Trump Lawyers Return to Supreme Court to Fight Financial Records Subpoena

WASHINGTON (The Washington Post) —
Associate Justice Neil Gorsuch, left, and Chief Justice John Roberts walk to the steps of the U.S. Supreme Court on June 15, 2017 in Washington, D.C. (Washington Post photo by Ricky Carioti)

President Donald Trump’s personal lawyers returned to the Supreme Court Tuesday, asking the justices to stop lower court rulings that allow Manhattan’s district attorney to enforce his subpoena for the president’s financial records.

District Attorney Cyrus Vance has won every round of the legal fight Trump has waged to keep his records private. But Vance agreed not to try to get the records from Trump’s longtime accountants while the president asked the Supreme Court for another intervention.

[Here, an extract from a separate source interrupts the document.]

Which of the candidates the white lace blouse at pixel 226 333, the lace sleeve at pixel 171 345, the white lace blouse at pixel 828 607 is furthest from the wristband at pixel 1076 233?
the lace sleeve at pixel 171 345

The legal wrangling is a follow-up to this summer’s decision by the court that the president is not immune from a criminal investigation while he holds office. But the justices said Trump could challenge the specific subpoena, as every citizen may, for being overbroad.

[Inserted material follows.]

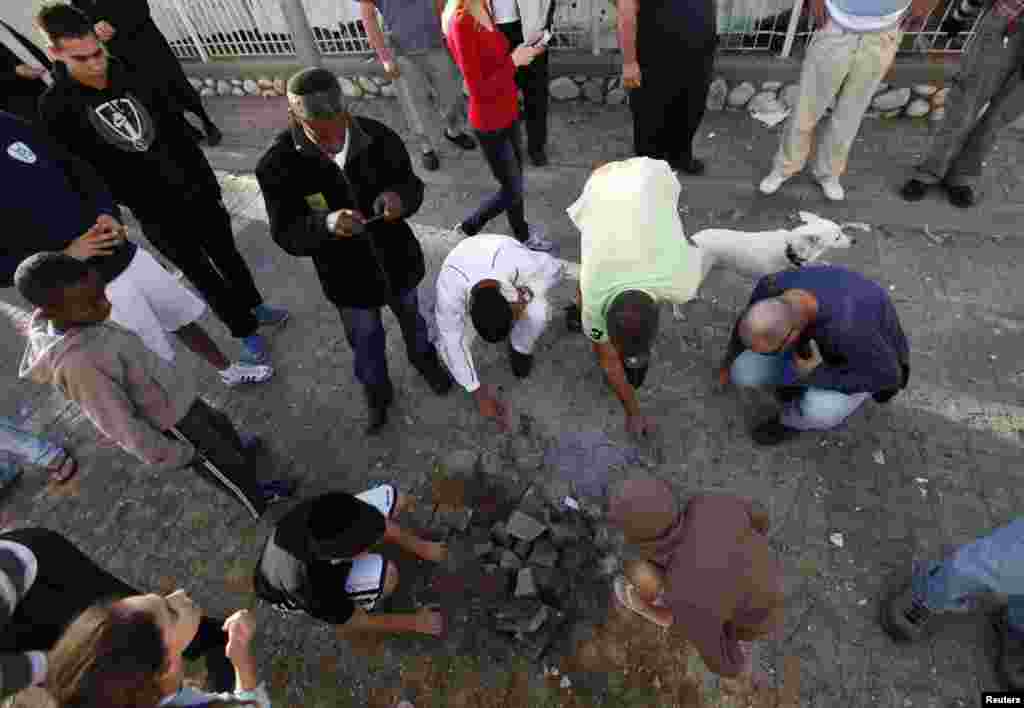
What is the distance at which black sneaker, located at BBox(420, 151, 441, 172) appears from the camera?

Vance is seeking eight years of the president’s tax returns and related documents as part of his investigation into alleged hush-money payments made ahead of the 2016 election to two women who said they had affairs with Trump years before. Trump denies the claims.

Investigators want to determine whether efforts were made to conceal the payments on tax documents by labeling them as legal expenses.

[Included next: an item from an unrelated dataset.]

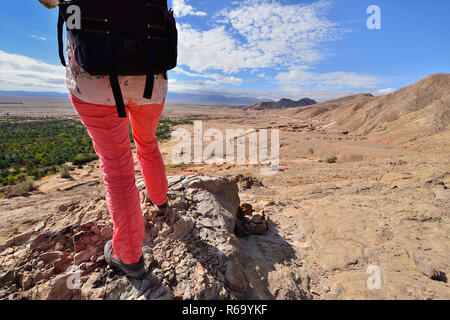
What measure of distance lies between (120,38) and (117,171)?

In the latest round of litigation, Trump’s lawyers argued to a district judge and the U.S. Court of Appeals for the 2nd Circuit that the subpoena to Trump’s accounting firm Mazars is an overbroad “fishing expedition” and that it was issued in bad faith to harass him.

Those claims were rejected by the lower courts.

“We have considered all of the president’s remaining contentions on appeal and have found in them no basis for reversal,” said the unanimous 2nd Circuit panel, affirming a 108-page opinion by a district judge.

Trump’s lawyers told the Supreme Court both of those decision were faulty and that the subpoena was not narrowly tailored but was instead based on one issued by Congress.

This subpoena, which makes sweeping demands and is copied from Congress, crosses the line – even if it was “aimed at ‘some other citizen’ instead of the president,” wrote Trump’s lawyers William Consovoy and Jay Alan Sekulow.

“The court of appeals not only ignored how the district court stacked the deck against the President,” the petition continues. “But it also broke every rule and precedent applicable” to the legal procedure at issue, it said.

Vance and his lawyers have said the records are needed for a grand jury investigation, and pledged at the Supreme Court hearing that they would not be released publicly. Since those battles, the New York Times has published a number of stories about the president’s tax payments and mounting debt based on records it says it has obtained.